WILMINGTON, NC (WECT) - Nearly four months after Dr. Amanda Lee announced she was resigning as president of Cape Fear Community College, the school has announced the formation of an ad hoc committee to "evaluate replacing the president." That's according to CFCC Board of Trustee Chair Mat White, who said the committee was established late Thursday afternoon.
White said this was not a search committee. Trustee Ann David is chairing the committee. Other members include Louis Burney, Mary Lyons Rouse, Dr. Chuck Kays, and Zander Guy.
"The committee will come back to the full board with recommendations on the direction we need to go to fill the president's office," White said, adding he did not think the committee had set a date for its first meeting.
"There is no established time frame on how long the interim period will last," CFCC spokeswoman Rachel Nadeau wrote in an email when asked about the delay in the presidential search.
CFCC has struggled to find a permanent president since the departure of long-time president Eric McKeithan in 2012. At least five people have served as president or interim president at the college in the last six years.
Jim Morton has been serving as interim president since Lee resigned, effective Dec. 31, 2017. His salary was increased from the $176,000 he was making as executive vice president to $210,000 to serve as interim president.
Morton joined CFCC in 2015. He previously worked as the finance director for the Wilmington International Airport. He does not hold a doctoral degree, which has been a minimum qualification for past presidents of Cape Fear Community College. According to CFCC's website, he holds a bachelor's degree in marketing from UNCW.
We have received several letters and emails from viewers questioning Morton's compensation level. The amount Morton is being paid to serve as interim president of the college appears to be in excess of guidelines set by the state.
According to the North Carolina Community College System personnel policy, "an interim or acting president's salary will be set at the step of the salary grade for the respective college... [A] board of trustees may grant a college employee appointed interim or acting president a 10 percent salary increase instead of placing the employee on the president's salary schedule."
The recommended salary set by the state for presidents of large community colleges like CFCC is $157,718, well below what Morton is being paid.
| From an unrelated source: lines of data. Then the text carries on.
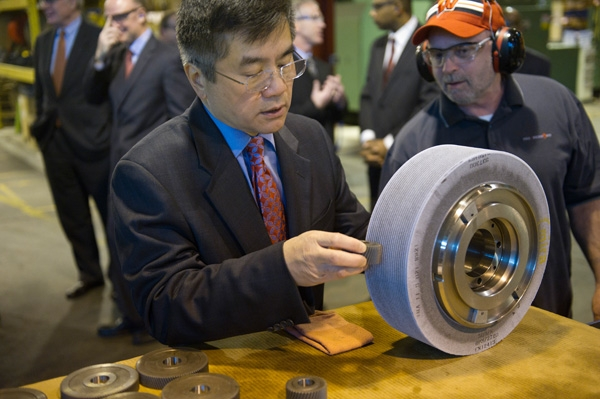 Secretary Gary Locke Uses a Grinding Wheel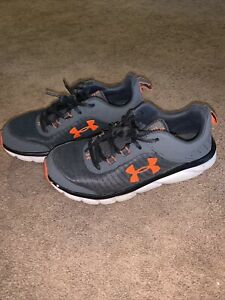 Under Armour athletic shoes size 6Y youth gray/orange
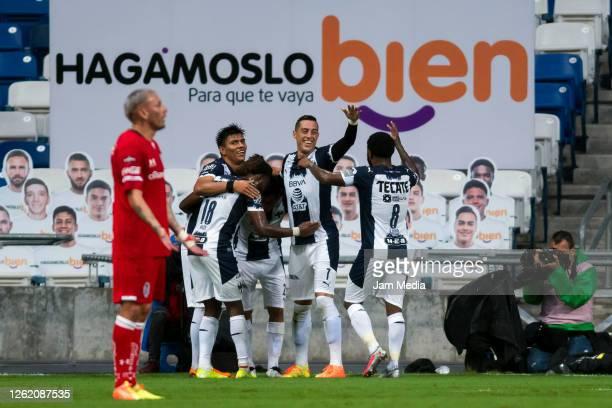 Rogelio Funes Mori of Monterrey celebrates with teammates after scoring the first goal of his team during the 1st round match between Monterrey and...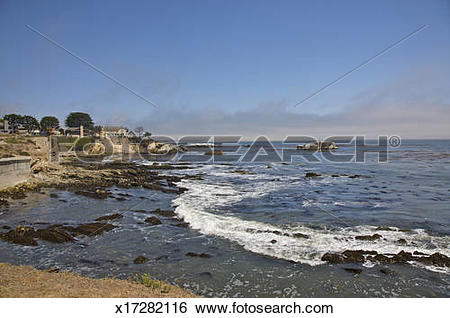 Stock Images of Late afternoon surf near rocks and cliffs.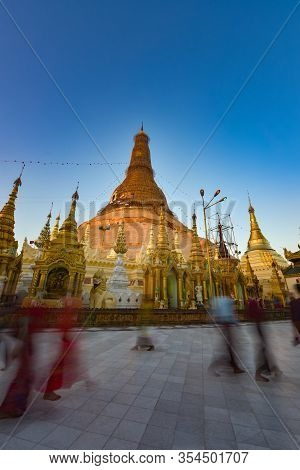 Shwedagon Pagoda Devotees Walks In Front Of Main Golden Stupa
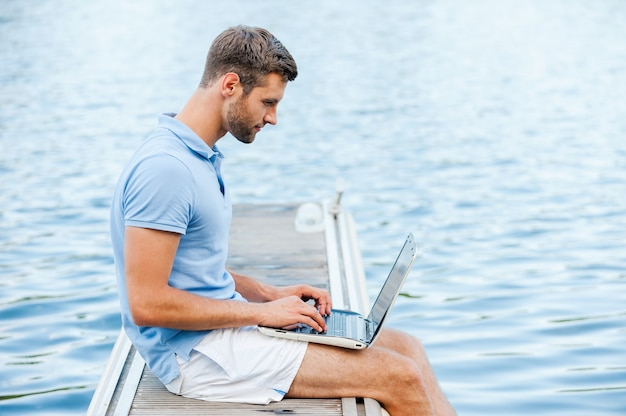 Il aime travailler à l'extérieur. vue latérale du beau jeune homme en polo travaillant sur ordinateur portable alors qu'il était assis sur le quai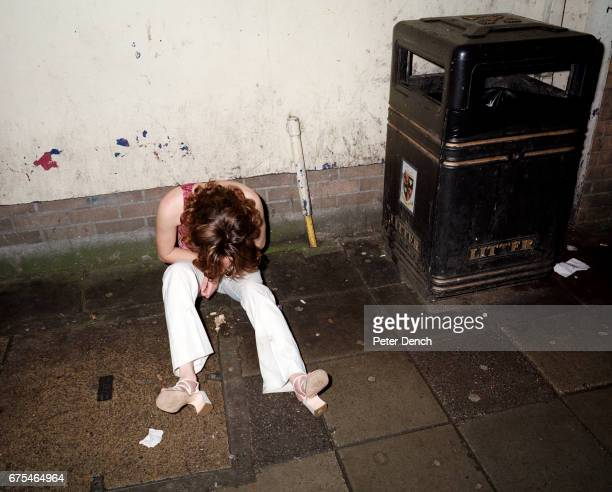 A young woman sits on the pavement of Union Street on a night out in Plymouth November 2001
Even if you use the 10 percent salary increase from his previous pay grade, that would only bring Morton's prescribed salary to $193,617, substantially less than the $210,000 he is currently being paid.
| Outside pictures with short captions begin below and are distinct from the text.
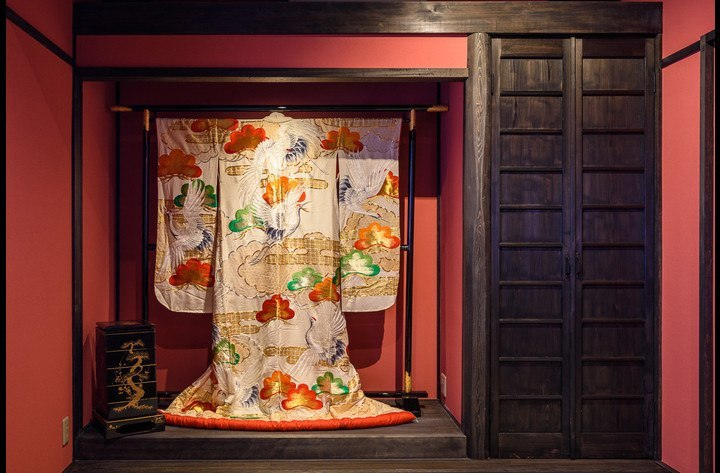 The old traditional wedding kimono in the Tokonoma (alcove) of the Japanese tatami mat room upstairs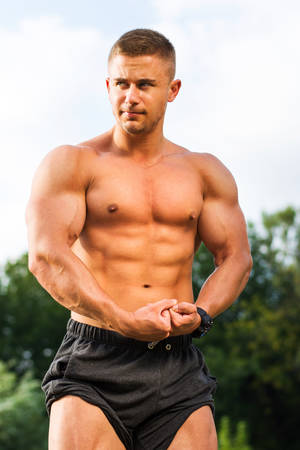 Young bodybuilder showing shaped muscles outdoors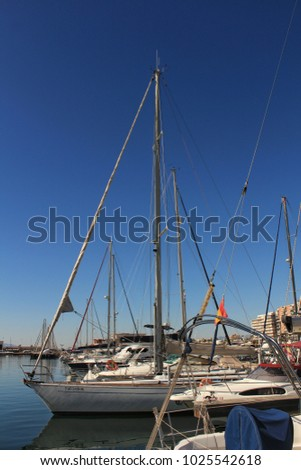 Santa Pola, Spain- 15 February, 2018: Recreational boats moored at the dock in the nautical club of Santa Pola in a sunny day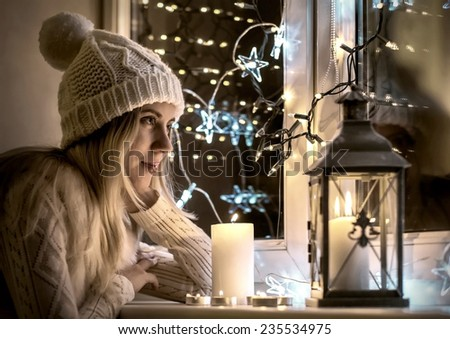 Woman in white hat, Christmas eve and New Year - stock photo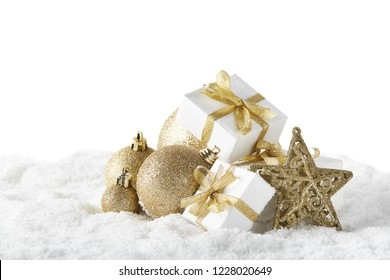 Christmas still life with golden balls, star and gift boxes lying on  winter snow on a white background with copy space. New Year and Christmas. Greeting card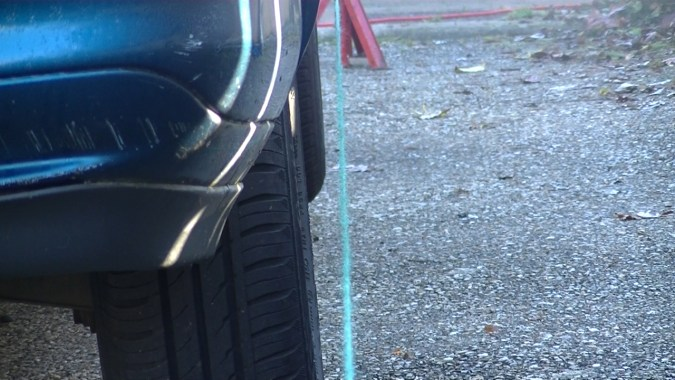 Positionner les chandelles pour que la ficelle soit parallèle à la roue arrière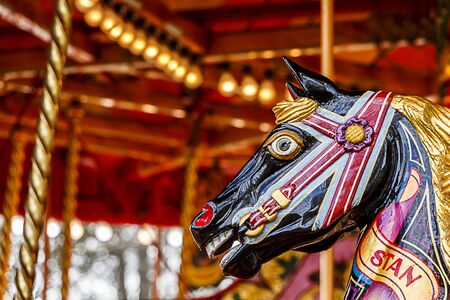 Close up shot of a fairground horse on a merry go round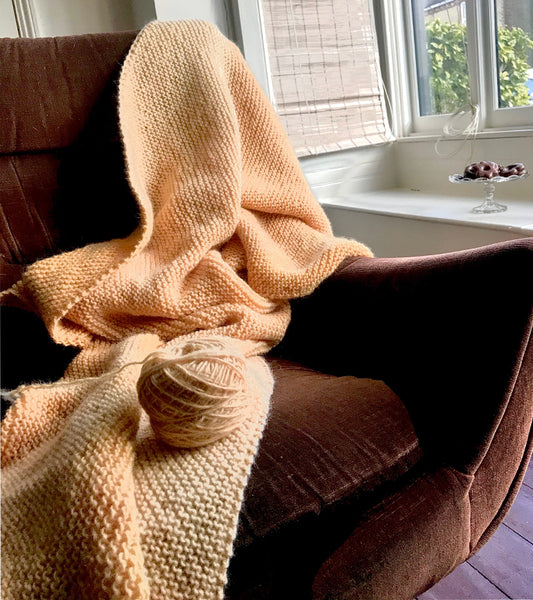 Hand knitted rose hip dyed woollen blanket on a G-Plan brown chair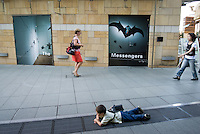 """A boy plays in Roppongi Hills in front of Annette Messager's Tokyo show, """"The messengers"""", Tokyo, Japan."""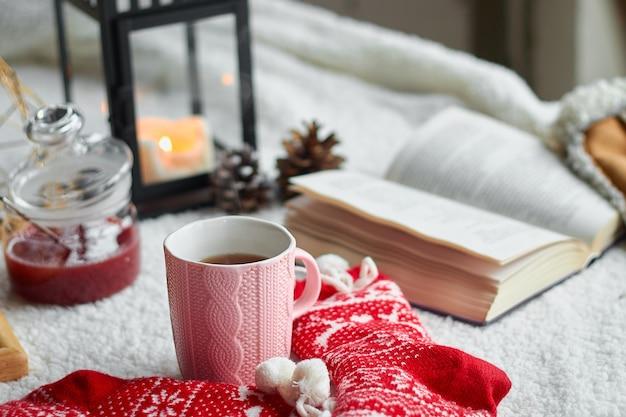 Przytulna domowa martwa natura z filiżanką herbaty i otwartą książką w ciepłą kratę. ferie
When asked about the salary concerns, White said he thought everything had been cleared with the North Carolina Community College System (NCCS).
"I'm not sure, but the state approved interim the [appointment] and salary. As far as I know, everything was approved," White said. "They followed the same formula that they used for Dr. Lee when she became interim president for salary."
We reached out to the state community college system. They told us their guidelines only apply to how much a president can be paid with state money.
"Under General Statute 115D-32(b), the local board of trustees may use local or private funds to supplement the state salary," NCCS Spokesman Brian Long explained in answer to our question about Morton's salary.
White said he was aware that some people were also concerned that Morton lacked a doctoral degree.
"The committee will follow whatever guidelines the state has. We are not going to create our own parameters. We are going to use state parameters," White said. White said and the state confirmed that local trustees have discretion to set the qualifications for president. Even though a doctorate has been required in the past during presidential searches, White said that is not necessarily set in stone for future presidents.
Out of the 58 community college presidents in North Carolina, all but three held doctorates at last check. Exceptions include Morton, former Lt. Governor Walter Dalton, who holds a law degree and now serves as president of Isothermal Community College, and David Heatherly, who was promoted to president of Coastal Carolina Community College in Jacksonville after more than 30 years of service at the school.
Whoever the board selects as president at CFCC will have to be approved by the state. Morton declined our request for an interview.